Input records:
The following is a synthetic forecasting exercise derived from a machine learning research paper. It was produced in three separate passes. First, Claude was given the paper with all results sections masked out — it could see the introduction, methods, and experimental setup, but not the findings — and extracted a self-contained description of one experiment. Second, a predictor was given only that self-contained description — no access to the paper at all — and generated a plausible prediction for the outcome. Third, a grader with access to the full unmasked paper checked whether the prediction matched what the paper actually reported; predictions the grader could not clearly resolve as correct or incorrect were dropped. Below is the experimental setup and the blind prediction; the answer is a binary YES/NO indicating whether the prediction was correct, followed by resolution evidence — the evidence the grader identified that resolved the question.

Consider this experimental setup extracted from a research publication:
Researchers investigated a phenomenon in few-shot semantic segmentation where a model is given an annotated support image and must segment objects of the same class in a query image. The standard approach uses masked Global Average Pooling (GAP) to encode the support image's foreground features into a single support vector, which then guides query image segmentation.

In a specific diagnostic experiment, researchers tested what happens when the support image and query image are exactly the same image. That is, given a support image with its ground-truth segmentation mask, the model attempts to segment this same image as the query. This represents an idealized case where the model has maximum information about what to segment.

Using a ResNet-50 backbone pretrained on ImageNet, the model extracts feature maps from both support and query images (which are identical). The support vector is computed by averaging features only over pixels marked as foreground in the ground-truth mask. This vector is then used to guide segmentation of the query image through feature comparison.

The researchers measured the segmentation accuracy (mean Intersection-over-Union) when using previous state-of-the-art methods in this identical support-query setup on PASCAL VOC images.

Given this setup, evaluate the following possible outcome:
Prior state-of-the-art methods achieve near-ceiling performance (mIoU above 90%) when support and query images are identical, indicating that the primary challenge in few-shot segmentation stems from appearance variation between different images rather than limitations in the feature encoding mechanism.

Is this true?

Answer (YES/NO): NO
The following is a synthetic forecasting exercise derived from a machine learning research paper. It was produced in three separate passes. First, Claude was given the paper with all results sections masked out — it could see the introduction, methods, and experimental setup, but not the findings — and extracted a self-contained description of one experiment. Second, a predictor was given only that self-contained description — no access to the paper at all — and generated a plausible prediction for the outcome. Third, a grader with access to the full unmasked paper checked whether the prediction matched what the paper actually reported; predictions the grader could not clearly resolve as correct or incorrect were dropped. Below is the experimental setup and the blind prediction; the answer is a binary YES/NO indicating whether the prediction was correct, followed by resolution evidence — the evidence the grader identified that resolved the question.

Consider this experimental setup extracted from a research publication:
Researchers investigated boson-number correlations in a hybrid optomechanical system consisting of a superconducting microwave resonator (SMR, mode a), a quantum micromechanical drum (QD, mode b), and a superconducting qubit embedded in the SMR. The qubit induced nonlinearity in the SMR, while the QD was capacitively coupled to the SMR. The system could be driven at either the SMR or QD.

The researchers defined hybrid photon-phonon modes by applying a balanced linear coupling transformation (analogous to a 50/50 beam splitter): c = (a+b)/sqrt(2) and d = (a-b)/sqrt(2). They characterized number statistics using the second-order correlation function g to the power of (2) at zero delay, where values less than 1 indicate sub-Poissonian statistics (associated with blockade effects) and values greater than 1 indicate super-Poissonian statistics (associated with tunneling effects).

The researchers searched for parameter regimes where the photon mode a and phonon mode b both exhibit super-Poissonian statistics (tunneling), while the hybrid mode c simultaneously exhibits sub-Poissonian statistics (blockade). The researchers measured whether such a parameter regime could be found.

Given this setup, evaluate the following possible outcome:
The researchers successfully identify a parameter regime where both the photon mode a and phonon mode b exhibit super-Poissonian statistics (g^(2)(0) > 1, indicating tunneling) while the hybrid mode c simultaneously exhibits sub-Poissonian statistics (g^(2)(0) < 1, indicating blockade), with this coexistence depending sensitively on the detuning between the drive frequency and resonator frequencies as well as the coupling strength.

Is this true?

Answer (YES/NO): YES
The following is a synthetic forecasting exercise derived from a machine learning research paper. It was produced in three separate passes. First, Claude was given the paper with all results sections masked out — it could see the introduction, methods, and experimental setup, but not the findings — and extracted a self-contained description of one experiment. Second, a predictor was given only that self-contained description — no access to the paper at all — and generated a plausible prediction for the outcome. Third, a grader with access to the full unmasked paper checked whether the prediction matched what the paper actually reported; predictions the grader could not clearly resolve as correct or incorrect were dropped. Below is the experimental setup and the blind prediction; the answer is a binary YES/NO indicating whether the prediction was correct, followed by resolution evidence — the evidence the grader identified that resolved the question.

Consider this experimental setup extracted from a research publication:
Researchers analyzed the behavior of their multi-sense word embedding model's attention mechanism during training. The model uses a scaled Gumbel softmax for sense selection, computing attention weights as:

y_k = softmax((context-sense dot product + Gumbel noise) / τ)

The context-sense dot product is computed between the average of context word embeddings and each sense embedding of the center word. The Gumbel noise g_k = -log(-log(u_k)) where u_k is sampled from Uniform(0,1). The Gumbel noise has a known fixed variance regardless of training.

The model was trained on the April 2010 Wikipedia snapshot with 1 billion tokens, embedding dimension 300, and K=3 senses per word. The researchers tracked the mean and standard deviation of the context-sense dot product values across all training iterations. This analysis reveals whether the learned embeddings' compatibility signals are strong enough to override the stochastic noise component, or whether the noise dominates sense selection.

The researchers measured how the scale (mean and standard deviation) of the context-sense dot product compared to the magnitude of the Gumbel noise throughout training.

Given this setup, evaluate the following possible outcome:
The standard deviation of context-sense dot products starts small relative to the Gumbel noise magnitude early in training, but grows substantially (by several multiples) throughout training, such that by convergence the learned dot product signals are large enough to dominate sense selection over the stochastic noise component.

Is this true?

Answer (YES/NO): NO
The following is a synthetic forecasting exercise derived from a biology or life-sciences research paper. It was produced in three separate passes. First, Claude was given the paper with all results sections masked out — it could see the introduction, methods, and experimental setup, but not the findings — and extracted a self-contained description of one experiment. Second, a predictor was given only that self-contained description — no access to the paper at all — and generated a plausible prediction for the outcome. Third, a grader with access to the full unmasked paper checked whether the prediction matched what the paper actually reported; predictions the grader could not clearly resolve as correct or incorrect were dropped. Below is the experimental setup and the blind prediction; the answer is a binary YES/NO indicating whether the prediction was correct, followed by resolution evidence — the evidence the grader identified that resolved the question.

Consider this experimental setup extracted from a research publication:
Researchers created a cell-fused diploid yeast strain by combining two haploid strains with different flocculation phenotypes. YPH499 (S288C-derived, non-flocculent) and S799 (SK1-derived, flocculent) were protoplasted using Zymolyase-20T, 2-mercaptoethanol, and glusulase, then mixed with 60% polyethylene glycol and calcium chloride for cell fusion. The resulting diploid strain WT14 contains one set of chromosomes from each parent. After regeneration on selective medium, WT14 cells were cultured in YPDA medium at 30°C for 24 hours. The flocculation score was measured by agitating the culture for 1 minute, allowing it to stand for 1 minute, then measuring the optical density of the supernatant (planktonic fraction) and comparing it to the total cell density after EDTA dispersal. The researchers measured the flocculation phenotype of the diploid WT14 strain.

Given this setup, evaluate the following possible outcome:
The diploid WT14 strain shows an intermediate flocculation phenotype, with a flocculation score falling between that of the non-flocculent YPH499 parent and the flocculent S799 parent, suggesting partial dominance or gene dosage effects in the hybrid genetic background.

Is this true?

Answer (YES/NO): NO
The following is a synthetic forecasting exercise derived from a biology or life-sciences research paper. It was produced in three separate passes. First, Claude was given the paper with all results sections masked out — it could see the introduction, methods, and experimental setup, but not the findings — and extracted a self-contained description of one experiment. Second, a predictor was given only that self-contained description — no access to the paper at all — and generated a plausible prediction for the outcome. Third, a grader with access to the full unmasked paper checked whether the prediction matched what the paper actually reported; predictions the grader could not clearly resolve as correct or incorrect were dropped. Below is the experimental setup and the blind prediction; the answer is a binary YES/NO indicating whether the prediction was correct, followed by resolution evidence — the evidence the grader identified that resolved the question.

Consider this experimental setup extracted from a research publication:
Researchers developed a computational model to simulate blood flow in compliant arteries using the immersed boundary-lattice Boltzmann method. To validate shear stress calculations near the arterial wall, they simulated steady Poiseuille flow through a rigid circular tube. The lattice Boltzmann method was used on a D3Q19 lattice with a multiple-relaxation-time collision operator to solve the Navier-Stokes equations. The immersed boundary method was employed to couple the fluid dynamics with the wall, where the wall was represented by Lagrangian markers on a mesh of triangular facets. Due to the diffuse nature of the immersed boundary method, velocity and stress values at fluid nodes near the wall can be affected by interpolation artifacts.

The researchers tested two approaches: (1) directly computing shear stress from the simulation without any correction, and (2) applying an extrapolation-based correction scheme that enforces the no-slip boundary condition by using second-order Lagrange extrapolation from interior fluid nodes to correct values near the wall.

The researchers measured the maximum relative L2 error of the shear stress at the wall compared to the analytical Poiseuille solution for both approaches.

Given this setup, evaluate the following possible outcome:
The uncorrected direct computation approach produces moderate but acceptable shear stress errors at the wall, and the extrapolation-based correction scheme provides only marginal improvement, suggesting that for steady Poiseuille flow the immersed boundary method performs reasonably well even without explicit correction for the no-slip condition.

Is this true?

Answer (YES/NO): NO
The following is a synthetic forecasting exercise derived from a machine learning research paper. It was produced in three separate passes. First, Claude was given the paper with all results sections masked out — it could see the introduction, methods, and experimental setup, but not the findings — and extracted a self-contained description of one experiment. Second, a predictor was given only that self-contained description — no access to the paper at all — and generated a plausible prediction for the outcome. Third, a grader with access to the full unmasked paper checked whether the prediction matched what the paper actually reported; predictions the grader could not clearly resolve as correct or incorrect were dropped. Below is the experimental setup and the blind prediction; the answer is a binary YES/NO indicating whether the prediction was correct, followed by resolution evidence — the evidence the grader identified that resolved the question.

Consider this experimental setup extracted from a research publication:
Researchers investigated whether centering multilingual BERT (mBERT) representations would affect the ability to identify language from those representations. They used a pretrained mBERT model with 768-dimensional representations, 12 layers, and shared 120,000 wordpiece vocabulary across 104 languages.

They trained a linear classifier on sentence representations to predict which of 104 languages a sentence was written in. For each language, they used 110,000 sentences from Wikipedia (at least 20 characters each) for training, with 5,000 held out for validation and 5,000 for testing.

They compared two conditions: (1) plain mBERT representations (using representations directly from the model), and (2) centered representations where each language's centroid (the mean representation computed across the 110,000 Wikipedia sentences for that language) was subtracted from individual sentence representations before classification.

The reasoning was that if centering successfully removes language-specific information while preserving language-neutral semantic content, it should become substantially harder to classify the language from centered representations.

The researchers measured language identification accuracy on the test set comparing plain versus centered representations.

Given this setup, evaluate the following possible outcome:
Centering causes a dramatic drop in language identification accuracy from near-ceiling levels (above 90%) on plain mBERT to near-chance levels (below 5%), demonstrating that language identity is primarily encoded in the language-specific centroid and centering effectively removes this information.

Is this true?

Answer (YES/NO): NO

Problem description: Beginning at the line with "The researchers successfully" and stopping after the line with "The context-sense dot product is", please write out every line of the data above exactly and nothing else.

Response area:
The researchers successfully identify a parameter regime where both the photon mode a and phonon mode b exhibit super-Poissonian statistics (g^(2)(0) > 1, indicating tunneling) while the hybrid mode c simultaneously exhibits sub-Poissonian statistics (g^(2)(0) < 1, indicating blockade), with this coexistence depending sensitively on the detuning between the drive frequency and resonator frequencies as well as the coupling strength.

Is this true?

Answer (YES/NO): YES
The following is a synthetic forecasting exercise derived from a machine learning research paper. It was produced in three separate passes. First, Claude was given the paper with all results sections masked out — it could see the introduction, methods, and experimental setup, but not the findings — and extracted a self-contained description of one experiment. Second, a predictor was given only that self-contained description — no access to the paper at all — and generated a plausible prediction for the outcome. Third, a grader with access to the full unmasked paper checked whether the prediction matched what the paper actually reported; predictions the grader could not clearly resolve as correct or incorrect were dropped. Below is the experimental setup and the blind prediction; the answer is a binary YES/NO indicating whether the prediction was correct, followed by resolution evidence — the evidence the grader identified that resolved the question.

Consider this experimental setup extracted from a research publication:
Researchers analyzed the behavior of their multi-sense word embedding model's attention mechanism during training. The model uses a scaled Gumbel softmax for sense selection, computing attention weights as:

y_k = softmax((context-sense dot product + Gumbel noise) / τ)

The context-sense dot product is computed between the average of context word embeddings and each sense embedding of the center word. The Gumbel noise g_k = -log(-log(u_k)) where u_k is sampled from Uniform(0,1). The Gumbel noise has a known fixed variance regardless of training.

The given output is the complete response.